Ils soutiennent que :
— la procédure est irrégulière, dès lors que la proposition de rectification adressée à la société est intervenue postérieurement à la proposition de rectification qui leur a été adressée ;
— le rejet de la comptabilité de la société à responsabilité limitée (SARL) ISA n’est pas fondé ;
— l’administration n’a pas caractérisé le manquement délibéré et ne démontre pas le caractère répétitif de la minoration qui n’a pas été retenue au titre de l’année 2015.

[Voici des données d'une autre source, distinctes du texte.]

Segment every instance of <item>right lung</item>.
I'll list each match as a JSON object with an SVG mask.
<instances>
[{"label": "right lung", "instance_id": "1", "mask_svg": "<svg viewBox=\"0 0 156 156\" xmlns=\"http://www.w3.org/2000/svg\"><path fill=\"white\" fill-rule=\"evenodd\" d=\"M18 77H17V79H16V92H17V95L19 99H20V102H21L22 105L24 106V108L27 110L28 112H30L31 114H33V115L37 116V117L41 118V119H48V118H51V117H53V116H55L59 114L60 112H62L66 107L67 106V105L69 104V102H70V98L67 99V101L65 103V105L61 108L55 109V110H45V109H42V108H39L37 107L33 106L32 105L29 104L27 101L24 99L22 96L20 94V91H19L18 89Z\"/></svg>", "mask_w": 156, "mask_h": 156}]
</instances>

Par un mémoire en défense enregistré le 17 mai 2023, le directeur départemental des finances publiques des Alpes-Maritimes conclut au rejet de la requête.
Il fait valoir qu’aucun des moyens invoqués dans la requête n’est fondé.
Vu les autres pièces du dossier.
Vu :
— le code général des impôts et le livre des procédures fiscales ;
— le code de justice administrative.
Les parties ont été régulièrement averties du jour de l’audience.
Ont été entendus au cours de l’audience publique du 27 février 2025 :
— le rapport de Mme Zettor, rapporteure,
— et les conclusions de Mme Perez, rapporteure publique.
Considérant ce qui suit :
1. M. B est le gérant et associé de la SARL ISA. Cette société a fait l’objet d’une vérification de comptabilité, portant sur la période du 1er janvier 2014 au 31 décembre 2015, à l’issue de laquelle des rehaussements en matière d’impôt sur les sociétés ont été notifiés, après que le service a rejeté la comptabilité et reconstitué le chiffre d’affaires, en ayant recours notamment à la mise en œuvre du droit de communication prévu aux articles L. 81 et suivants du livre des procédures fiscales auprès la société Multi Services Bâtiment (MSB) avec laquelle la société ISA réalisait plus de 90% de son chiffre d’affaires. Le service a également notifié à M. et Mme B, qui ont parallèlement fait l’objet d’un contrôle sur pièces, par une proposition de rectification en date du 8 décembre 2017, selon la procédure de rectification contradictoire, des cotisations supplémentaires d’impôt sur le revenu et de contributions sociales au titre de l’année 2014, à raison de sommes regardées comme des revenus distribués au sens des 1° et 2° de l’article 109-1 du code général des impôts par la SARL ISA, et imposées dans la catégorie des revenus de capitaux mobiliers au titre de l’année 2014. Par une réclamation en date du 27 mai 2019 rejetée le 21 novembre 2022, M. et Mme B ont contesté les impositions supplémentaires mises à leur charge. Ils demandent au tribunal la décharge des impositions auxquelles ils ont été assujettis au titre de l’année 2014, ainsi que des pénalités correspondantes.
Sur la régularité de la procédure :
2. Aux termes de l’article R. 57-1 du livre des procédures fiscales, « La proposition de rectification prévue par l’article L. 57 fait connaître au contribuable la nature et les motifs de la rectification envisagée. L’administration invite, en même temps, le contribuable à faire parvenir son acceptation ou ses observations dans un délai de trente jours à compter de la réception de la proposition, prorogé, le cas échéant, dans les conditions prévues au deuxième alinéa de cet article ».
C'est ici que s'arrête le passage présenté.